In some examples, the public cloud environment includes a first cluster and a second cluster and the plurality of services execute within the first cluster or the second cluster. In some of these examples, the first cluster is associated with a first geographic region, the second cluster is associated with a second geographic region, and the first geographic region and the second geographic region are different. In other of these examples, when a first maintenance window of the plurality of maintenance windows is open for the plurality of services executing on the first cluster, each maintenance window of the plurality of maintenance windows is closed for services executing on the second cluster. Optionally, when a second maintenance window of the plurality of maintenance windows is open for the plurality of services executing on the second cluster, each maintenance window of the plurality of maintenance windows is closed for services executing on the first cluster. In some of these examples, the plurality of maintenance windows alternates opening and closing between the first cluster and the second cluster.
In some implementations, any maintenance window associated with the non-critical classification is always open. The maintenance schedule may include a recurring maintenance schedule with a predefined period.
The details of one or more implementations of the disclosure are set forth in the accompanying drawings and the description below. Other aspects, features, and advantages will be apparent from the description and drawings, and from the claims.
Like reference symbols in the various drawings indicate like elements.
Verticals such as telecommunications, artificial intelligence/machine learning, healthcare, energy, and financial services often have stringent requirements for deploying and managing workloads. Most of the customers in these verticals own and operate their workloads on-premises to meet the strict availability, compliance and maintenance requirements. However, there is a strong desire among such entities to move workloads to the public cloud in order to gain technology, cost and operational benefits at scale that the public cloud offers, while simultaneously maintaining a similar level of control over availability, compliance and maintenance requirements currently available on their premises. Meeting these requirements in a public cloud setting while still providing the pay-as-you-go and scale-as-you-go benefits of a public cloud are not currently supported by the deployment and management capabilities of conventional public cloud offerings.

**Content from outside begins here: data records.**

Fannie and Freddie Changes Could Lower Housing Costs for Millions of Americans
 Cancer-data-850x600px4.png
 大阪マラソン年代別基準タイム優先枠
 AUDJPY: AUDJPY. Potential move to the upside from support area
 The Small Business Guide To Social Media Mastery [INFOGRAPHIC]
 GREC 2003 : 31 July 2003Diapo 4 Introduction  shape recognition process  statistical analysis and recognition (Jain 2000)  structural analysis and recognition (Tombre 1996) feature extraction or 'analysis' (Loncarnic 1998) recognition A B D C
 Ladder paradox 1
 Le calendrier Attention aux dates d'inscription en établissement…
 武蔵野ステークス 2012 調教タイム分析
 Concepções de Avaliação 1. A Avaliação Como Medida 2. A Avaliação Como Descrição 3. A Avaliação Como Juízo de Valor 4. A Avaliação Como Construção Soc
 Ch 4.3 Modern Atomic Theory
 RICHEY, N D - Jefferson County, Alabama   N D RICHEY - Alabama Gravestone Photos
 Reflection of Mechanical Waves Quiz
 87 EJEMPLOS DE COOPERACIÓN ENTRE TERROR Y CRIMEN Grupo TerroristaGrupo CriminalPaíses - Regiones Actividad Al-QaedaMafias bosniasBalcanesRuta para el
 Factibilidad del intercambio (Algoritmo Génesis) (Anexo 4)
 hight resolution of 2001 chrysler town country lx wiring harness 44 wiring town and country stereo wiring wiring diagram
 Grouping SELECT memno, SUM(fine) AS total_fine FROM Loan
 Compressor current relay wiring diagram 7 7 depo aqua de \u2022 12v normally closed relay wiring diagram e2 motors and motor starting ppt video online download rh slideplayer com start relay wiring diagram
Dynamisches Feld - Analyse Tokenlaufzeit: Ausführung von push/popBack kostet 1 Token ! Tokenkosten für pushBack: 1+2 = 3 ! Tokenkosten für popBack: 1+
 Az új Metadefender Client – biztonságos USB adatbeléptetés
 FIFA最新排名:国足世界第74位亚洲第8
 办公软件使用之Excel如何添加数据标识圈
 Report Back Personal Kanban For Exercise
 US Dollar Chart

More specifically, enterprises in these verticals are subject to strict regulations on how their businesses are operated. To abide by these regulations, these industries have established processes and operations around workload deployment and execution. Typically, there is a very high emphasis placed on infrastructure availability in these verticals, as any type of unavailability leads to a significant business impact including loss of revenue and reputation.
Accordingly, implementations herein include a service maintenance system that allows clients or entities to deploy their applications across multiple zones within the same region to ensure there are multiple failure domains which share non-correlated failure characteristics to offer high availability to their applications. Given the criticality of these applications, the implementations provide a robust disaster recovery (DR) strategy to ensure that workloads can quickly and effectively fail over from a site that has suffered a disaster to a surviving site relatively quickly. For example, the system deploys their applications on two geographically distant sites (i.e., a primary site and a DR site) to ensure that workloads can failover and recover from an affected primary on to the surviving DR site in case of a disaster.
Additionally, maintenance for the workloads is subject to strict cadence/windows to ensure that the availability of applications/workloads is not impacted. For example, maintenance is only allowed in certain predetermined windows and is expected to complete within a certain period of time. When maintenance completes, the system ensures that all software is synchronized across the entirety of the system. In addition, the system ensures that each availability zone is maintained separately and one of the availability zones is always available to service the workloads of the client. The system may also ensure that the DR site is kept updated in lock step and ahead of the primary site to ensure a safe and quick recovery in case of a disaster.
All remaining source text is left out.